On the turn of the fifth century the Blemmyes established a short-lived state in Upper Egypt and Lower Nubia, probably centred around Talmis (Kalabsha), but before 450 they were already driven out of the Nile Valley by the Nobatians. The latter eventually founded a kingdom on their own, Nobatia.[57]
By the sixth century there were in total three Nubian kingdoms: Nobatia in the north, which had its capital at Pachoras (Faras); the central kingdom, Makuria centred at Tungul (Old Dongola), about 13 kilometres (8 miles) south of modern Dongola; and Alodia, in the heartland of the old Kushitic kingdom, which had its capital at Soba (now a suburb of modern-day Khartoum).[58] Still in the sixth century they converted to Christianity.[59] In the seventh century, probably at some point between 628 and 642, Nobatia was incorporated into Makuria.[60]
From the mid eighth to mid eleventh century the political power and cultural development of Christian Nubia peaked.[64] In 747 Makuria invaded Egypt, which at this time belonged to the declining Umayyads,[65] and it did so again in the early 960s, when it pushed as far north as Akhmim.[66] Makuria maintained close dynastic ties with Alodia, perhaps resulting in the temporary unification of the two kingdoms into one state.[67] The culture of the medieval Nubians has been described as "Afro-Byzantine",[68] but was also increasingly influenced by Arab culture.[69] The state organisation was extremely centralised,[70] being based on the Byzantine bureaucracy of the sixth and seventh centuries.[71] Arts flourished in the form of pottery paintings[72] and especially wall paintings.[73] The Nubians developed an alphabet for their language, Old Nobiin, basing it on the Coptic alphabet, while also using Greek, Coptic and Arabic.[74] Women enjoyed high social status: they had access to education, could own, buy and sell land and often used their wealth to endow churches and church paintings.[75] Even the royal succession was matrilineal, with the son of the king's sister being the rightful heir.[76]
From the late 11th/12th century, Makuria's capital Dongola was in decline, and Alodia's capital declined in the 12th century as well.[77] In the 14th and 15th centuries Bedouin tribes overran most of Sudan,[78] migrating to the Butana, the Gezira, Kordofan and Darfur.[79] In 1365 a civil war forced the Makurian court to flee to Gebel Adda in Lower Nubia, while Dongola was destroyed and left to the Arabs.

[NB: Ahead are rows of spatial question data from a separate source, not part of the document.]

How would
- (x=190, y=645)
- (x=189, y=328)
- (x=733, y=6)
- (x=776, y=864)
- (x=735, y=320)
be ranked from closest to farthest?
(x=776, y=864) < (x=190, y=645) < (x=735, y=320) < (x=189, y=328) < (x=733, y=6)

Afterwards Makuria continued to exist only as a petty kingdom.[80] After the prosperous[81] reign of king Joel (fl. 1463–1484) Makuria collapsed.[82] Coastal areas from southern Sudan up to the port city of Suakin was succeeded by the Adal Sultanate in the fifteenth century.[83][84] To the south, the kingdom of Alodia fell to either the Arabs, commanded by tribal leader Abdallah Jamma, or the Funj, an African people originating from the south.[85] Datings range from the 9th century after the Hijra (c. 1396–1494),[86] the late 15th century,[87] 1504[88] to 1509.[89] An alodian rump state might have survived in the form of the kingdom of Fazughli, lasting until 1685.[90]
Islamic kingdoms of Sennar and Darfur (c. 1500–1821)
In 1504 the Funj are recorded to have founded the Kingdom of Sennar, in which Abdallah Jamma's realm was incorporated.[92] By 1523, when Jewish traveller David Reubeni visited Sudan, the Funj state already extended as far north as Dongola.[93] Meanwhile, Islam began to be preached on the Nile by Sufi holy men who settled there in the 15th and 16th centuries[94] and by David Reubeni's visit king Amara Dunqas, previously a Pagan or nominal Christian, was recorded to be Muslim.[95] However, the Funj would retain un-Islamic customs like the divine kingship or the consumption of alcohol until the 18th century.[96] Sudanese folk Islam preserved many rituals stemming from Christian traditions until the recent past.[97]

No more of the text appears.